De rechter stelt voorop dat het ontbreken van regie kan maken dat een vermoeden van kindermishandeling niet kan worden weerlegd en dus ook dat de veiligheid van een kind onvoldoende wordt gewaarborgd. In dit geval is de rechter echter van oordeel dat er geen aanwijzingen zijn voor een gebrek aan regie:
van de betrokken professionals is geen signaal gekomen dat het aan zorg of regie ontbreekt;
dat de ouders een bepaald deel van de regie op zich hebben genomen is een gevolg van het feit dat zij een PGB ontvangen en zelf zorg moeten inkopen;
dat de moeder alle ins en outs betreffende de zorg kent, is een direct gevolg van het feit dat zij de dagelijkse zorg voor het jongetje heeft;
niet de moeder, maar de hoofdbandelaar voert de regie als het gaat om medische beslissingen.
Het gevolg van deze uitspraak is dat het besluit van Veilig Thuis om het dossier niet definitief te sluiten geen stand houdt én dat Veilig Thuis een verbod opgelegd krijgt om gebruik te maken van de monitoringsbevoegdheid.
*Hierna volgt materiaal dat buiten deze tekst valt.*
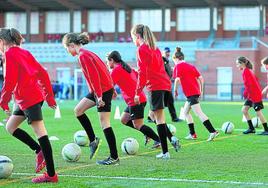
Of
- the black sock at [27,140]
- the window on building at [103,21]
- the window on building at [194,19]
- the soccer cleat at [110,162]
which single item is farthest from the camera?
the window on building at [103,21]

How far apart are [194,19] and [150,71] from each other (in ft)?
173

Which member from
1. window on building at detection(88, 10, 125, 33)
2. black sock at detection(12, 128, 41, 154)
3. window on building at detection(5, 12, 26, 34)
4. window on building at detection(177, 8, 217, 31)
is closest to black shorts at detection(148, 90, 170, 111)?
black sock at detection(12, 128, 41, 154)

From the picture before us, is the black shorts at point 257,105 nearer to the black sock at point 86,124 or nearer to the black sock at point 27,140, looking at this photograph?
the black sock at point 86,124

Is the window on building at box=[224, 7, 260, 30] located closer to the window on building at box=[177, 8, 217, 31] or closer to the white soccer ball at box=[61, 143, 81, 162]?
the window on building at box=[177, 8, 217, 31]

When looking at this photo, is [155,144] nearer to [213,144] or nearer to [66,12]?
[213,144]

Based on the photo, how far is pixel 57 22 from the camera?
6738 cm

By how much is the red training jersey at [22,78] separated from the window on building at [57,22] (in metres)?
59.1

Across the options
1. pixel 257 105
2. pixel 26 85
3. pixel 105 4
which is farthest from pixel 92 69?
pixel 105 4

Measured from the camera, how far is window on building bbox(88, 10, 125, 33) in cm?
6531

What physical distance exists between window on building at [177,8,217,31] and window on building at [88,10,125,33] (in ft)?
18.7

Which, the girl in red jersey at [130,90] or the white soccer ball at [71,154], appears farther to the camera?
the girl in red jersey at [130,90]

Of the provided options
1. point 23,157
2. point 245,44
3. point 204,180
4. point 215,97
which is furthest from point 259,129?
point 245,44

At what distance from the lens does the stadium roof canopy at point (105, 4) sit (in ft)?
198

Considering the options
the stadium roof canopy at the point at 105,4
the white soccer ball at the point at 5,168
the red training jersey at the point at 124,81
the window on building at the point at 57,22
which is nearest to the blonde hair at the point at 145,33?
the red training jersey at the point at 124,81
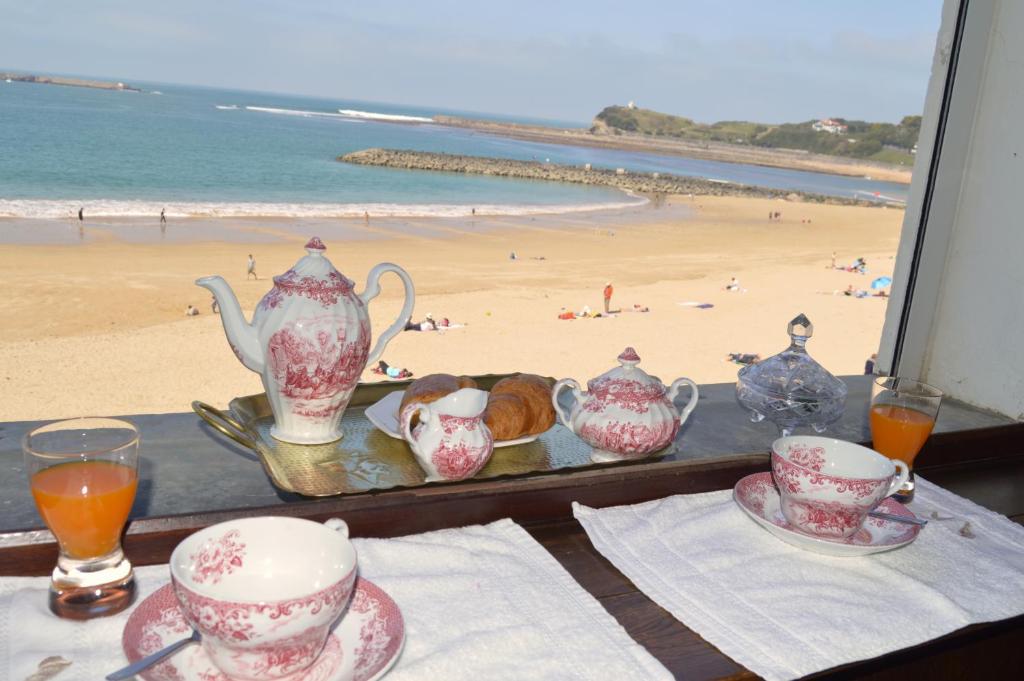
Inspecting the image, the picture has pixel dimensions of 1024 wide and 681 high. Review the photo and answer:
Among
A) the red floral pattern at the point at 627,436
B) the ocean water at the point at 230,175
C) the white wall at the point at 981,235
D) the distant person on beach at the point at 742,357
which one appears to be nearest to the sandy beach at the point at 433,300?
the distant person on beach at the point at 742,357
Hoewel er nog geen definitieve uitspraak ligt in deze zaak, volgt uit bovenstaande al wel dat strikt wordt getoetst of een inbreuk op het privéleven door Veilig Thuis daadwerkelijk noodzakelijk is. Pas wanneer het belang van het kind om een bepaalde handelswijze van hulpverleners vraagt, is het recht op privacy van ondergeschikt belang.